И подозрение еще усиливалось тем, что в новом письме Пик писал уже не о женщинах вообще, а особенно об одной избраннице, которую он в шаловливом восторге называл именем старинной повести: «Прелестная Пеллегрина, или Несравненная жемчужина». Он о ней много рассказывал. Мак должен был узнать из этого письма, что «прелестная Пеллегрина» была дочь заслуженного воина, покрытого самыми почтенными сединами, ранами и орденами. Пеллегрина получила от природы милое, исполненное невинности лицо, осененное золотыми кудрями, а герцог дал ей за заслуги отца на свой счет самое лучшее образование в монастыре, укрывавшем ее от всяких соблазнов во все годы отрочества. Пик увидал ее первый раз на выпускном экзамене, где она пела, как Пери, одетая в белое платье, и, рыдая, прощалась с подругами детства, а потом произошла вторая, по-видимому, очень значительная встреча на летнем празднике в загородном герцогском замке, где Пеллегрина в скромном уборе страдала от надменности богато убранных подруг, которые как только переоделись дома, так и переменились друг к другу. Тут зато Пеллегрина показала ум и характер: она все видела и поняла, но совсем не дала заметить, что страдает от окружающей кичливости, и тем до того заинтересовала маленького Пика, что он познакомился с их домом и стал здесь как родственник. Он то играет в шахматы с воином, покрытым сединами, то ходит по лесам и полям с Пеллегриною. Отец Пеллегрины – добродушный простяк, бесконечно ему верит и только посылает с ними заслуженную и верную служанку (он сам давно вдов и на войне храбр, но дома, в недрах своего семейства, кротче агнца). Впрочем, Пик и Пеллегрина пока только собирают бабочек и букашек, причем наивность Пеллегрины доходит до того, что она иногда говорит Пику: «Послушайте, вы художник, посмотрите, пожалуйста, – вы должны знать – это букан или букашка?»
Мак не стал отвечать и на это письмо, а затем от Пика пришел только листочек с описанием маскарадов, которые ему казались верхом жизненного великолепия, и с возвещением о большом путешествии, которое он и Фебуфис намеревались сделать летом с художественною целью внутрь страны. На том переписка друзей оборвалась.
В Риме если не совсем позабыли о Фебуфисе и о Пике, то во всяком случае к ним охладели и весь случай с Фебуфисом вспоминали как странность, как каприз или аристократическую прихоть герцога.
– В самом деле, для чего этому отдаленному властителю Фебуфис? Чего он с ним возится? Неужто он в самом деле так страстно любит искусство, или он не видал лучшего художника? Не следует ли видеть в этом сначала каприз и желание сделать колкость черным королям Рима? Неужто, в самом деле, в девятнадцатом веке станут повторяться Иоанн с Лукой Кранахом? Вздор! Совсем не те времена, ничто не может их долго связывать, и, без сомнения, фавор скоро отойдет, и герцог его бросит.
– А может быть, его немножко удержит трусость.
– Перед кем и перед чем?
– Перед талантливым художником, который всегда может найти средство отплатить за дурное с собою обращение.
– Какие глупости! Какие наивные, детские глупости! Что вы о себе и о них думаете? Какое это средство? – спросил Мак.

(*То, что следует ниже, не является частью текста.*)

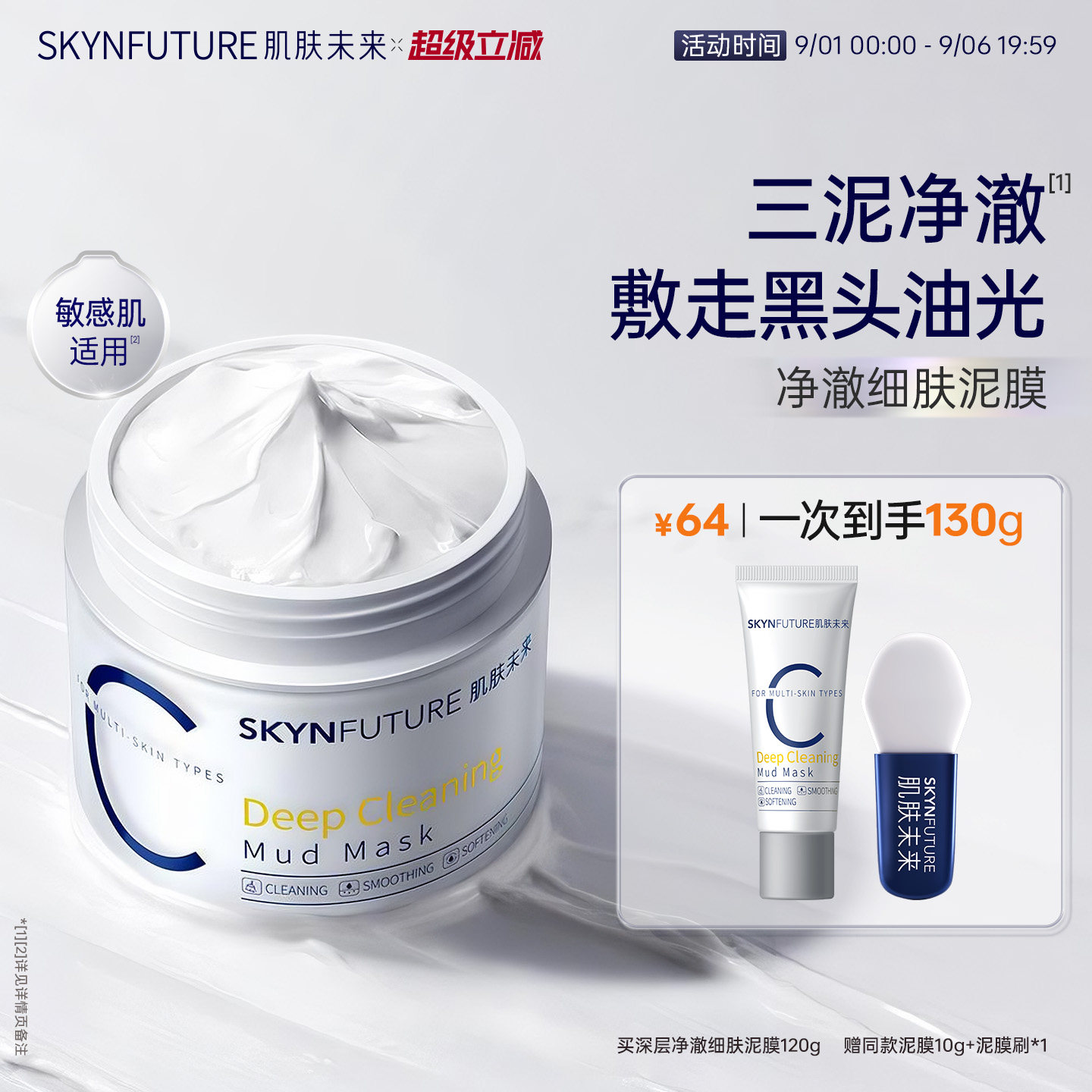 肌肤未来熬夜修护涂抹面膜[正装]图片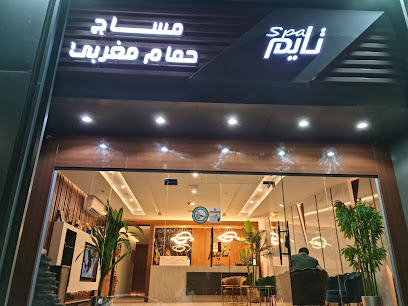 مساج تايم - Taif - +966 55 356 1020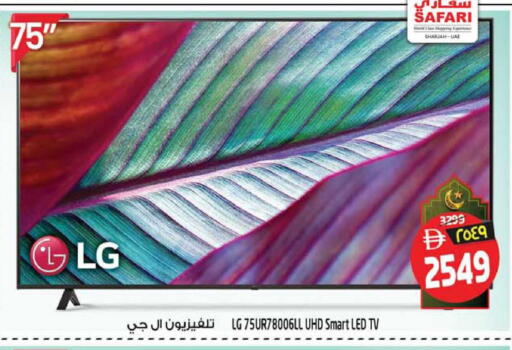 available at Safari Hypermarket in UAE - Sharjah / Ajman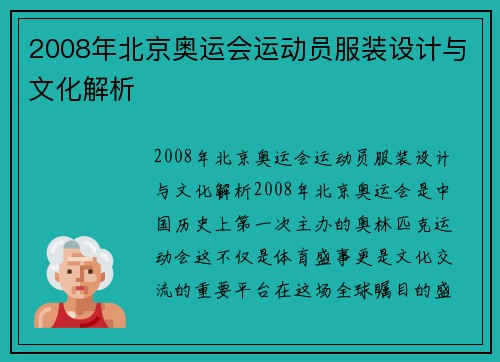 2008年北京奥运会运动员服装设计与文化解析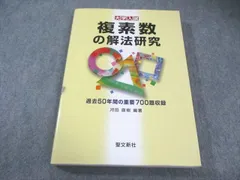 2026年最新】解法研究 河田直樹の人気アイテム - メルカリ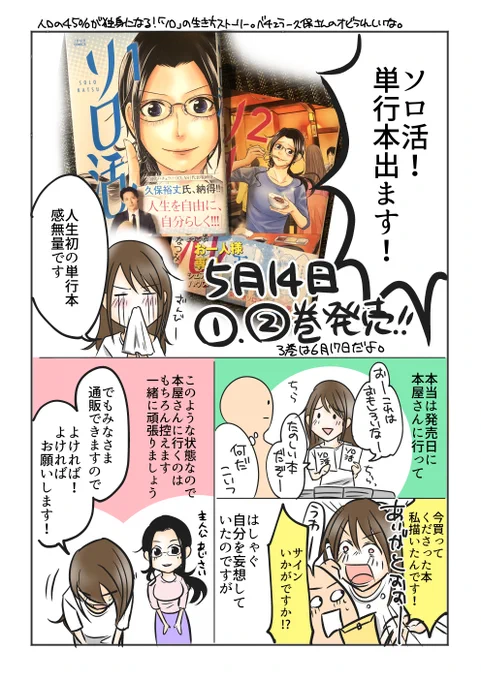 「ソロ活」1、2巻 
5月14日単行本発売しますーー!!
人生初単行本…この気持ちを
大切にして頑張ろうと思います。

今から予約できますのでぜひぜひ
よろしくお願いいたします!
↓↓
https://t.co/kGbKN7ogMz 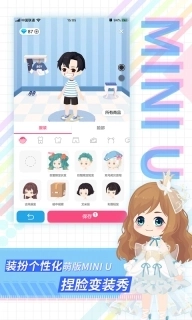 足记-创意图片编辑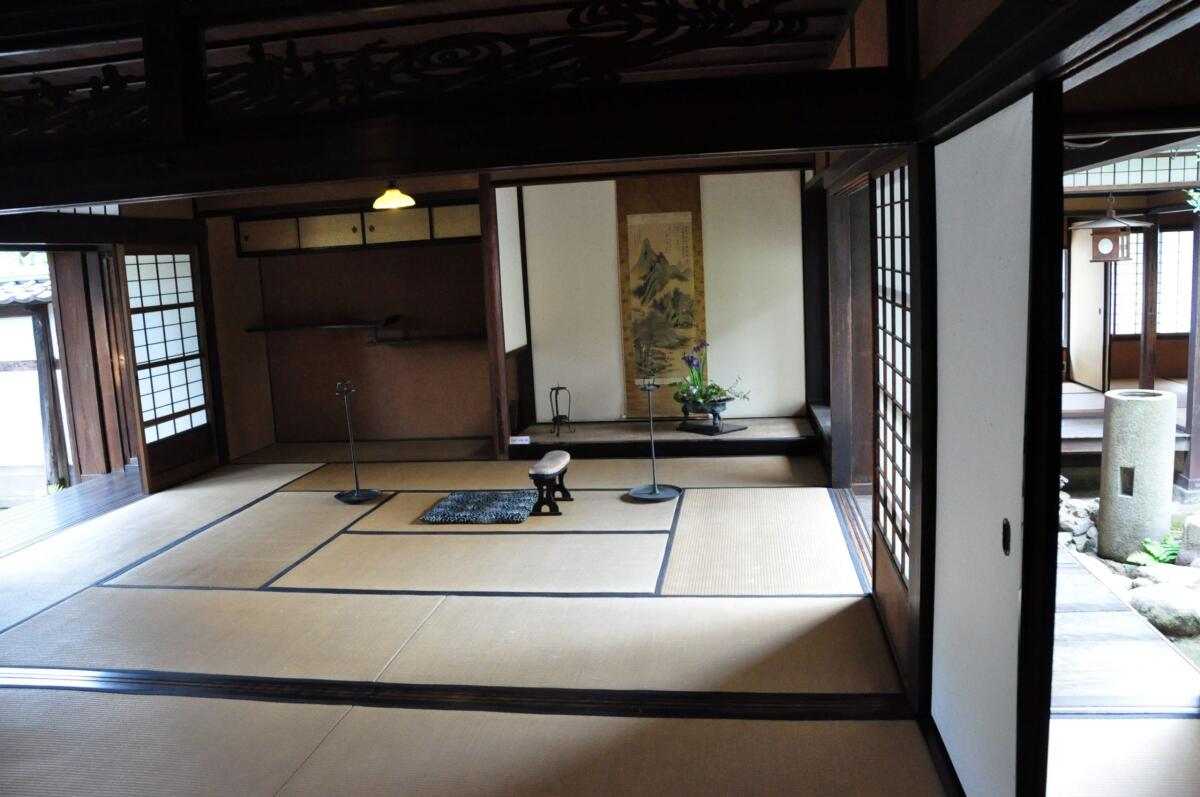Ohashi House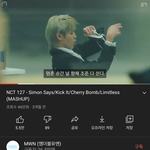[NCT] 이거 알아??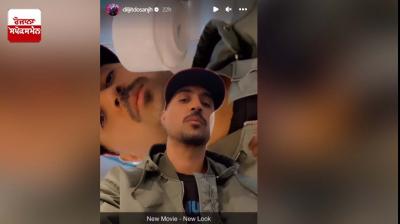  Diljit Dosanjh has started shooting for Amar Singh Chamkila's biopic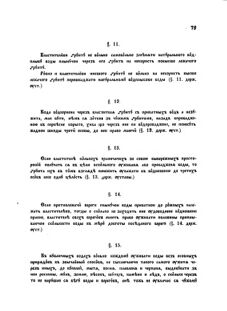 Landes-Gesetz- und Verordnungsblatt für das Königreich Galizien und Lodomerien sammt dem Großherzogthume Krakau 1875bl02 Seite: 85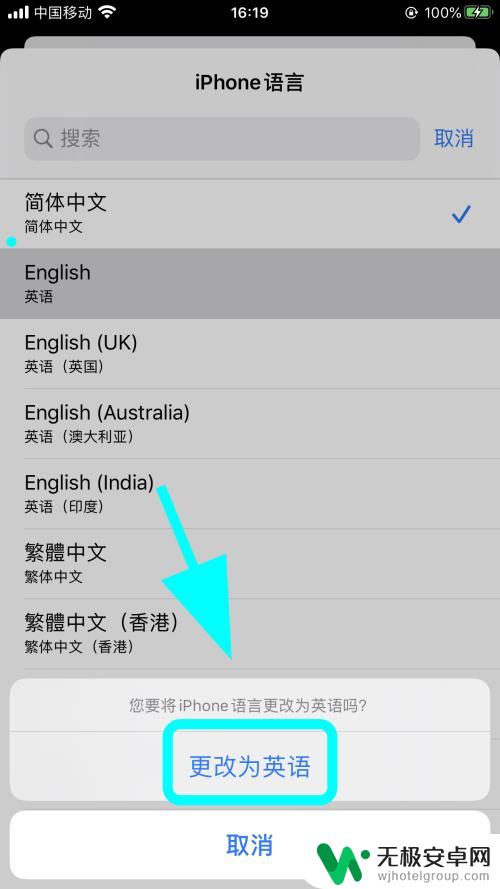 苹果手机设置成英语怎么说 iPhone苹果手机怎么切换成英语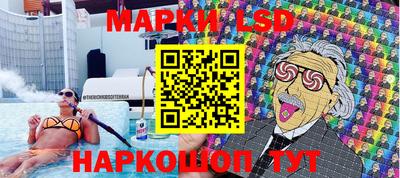 марки nbome Ливны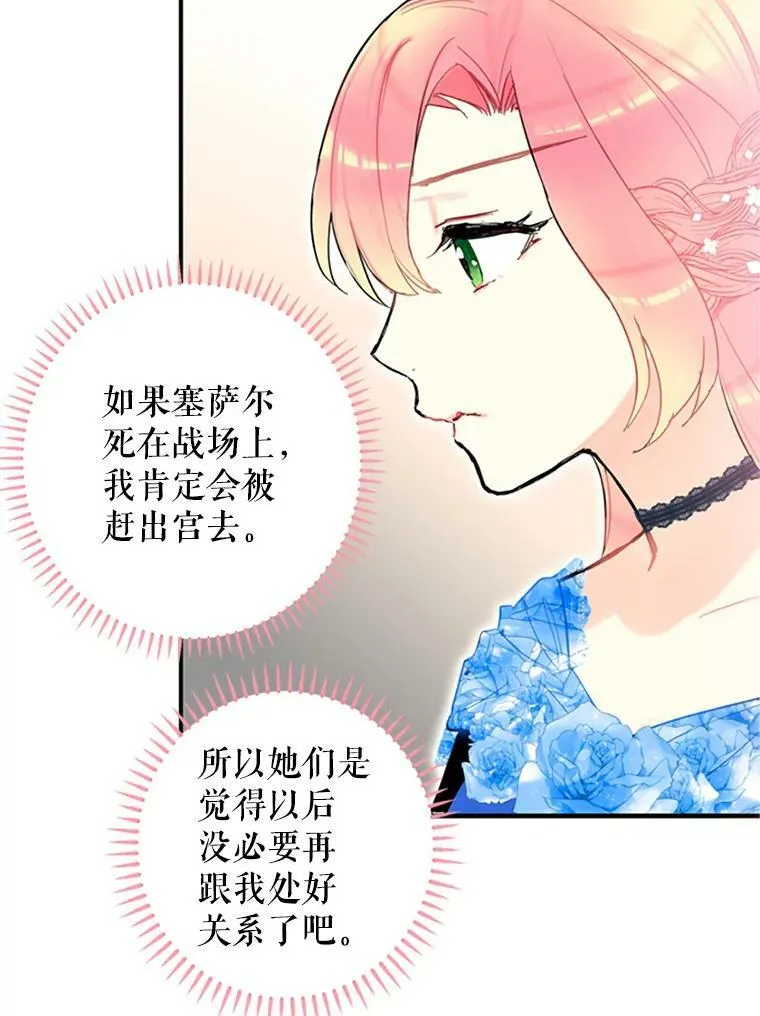 9.舞会 第14页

– Полотно, на котором можно все увековечить. А Фебуфис всегда останется талантом. Мак махнул рукою и сказал:
– Вы дети! Поверьте, что тому, кому вверил себя упоминаемый вами «талант», никакой стыд не страшен. Он, я думаю, почел бы за стыд знать, что такое есть боязнь стыда; а что касается «таланта», то с ним расправа коротка: ничто не помешает оставить этот талант и без полотна, и без красок, и даже без божьего света. Да и без того… этот талант выцветет… Не забывайте, что птицы с яркоцветным оперением, перелиняв раз в клетке, утрачивают свою красивую окраску.
– Но зато они выигрывают в некоторых других отношениях.
– Да, они обыкновенно жиреют, перестают дичиться, утрачивают легкость и подвижность – вообще становятся, что называется, ручными.
Но нам время оставить теперь этих пессимисток и оптимистов и последовать за Фебуфисом и Пиком, с которыми, в их новой обстановке, произошли события, имевшие для них роковое значение.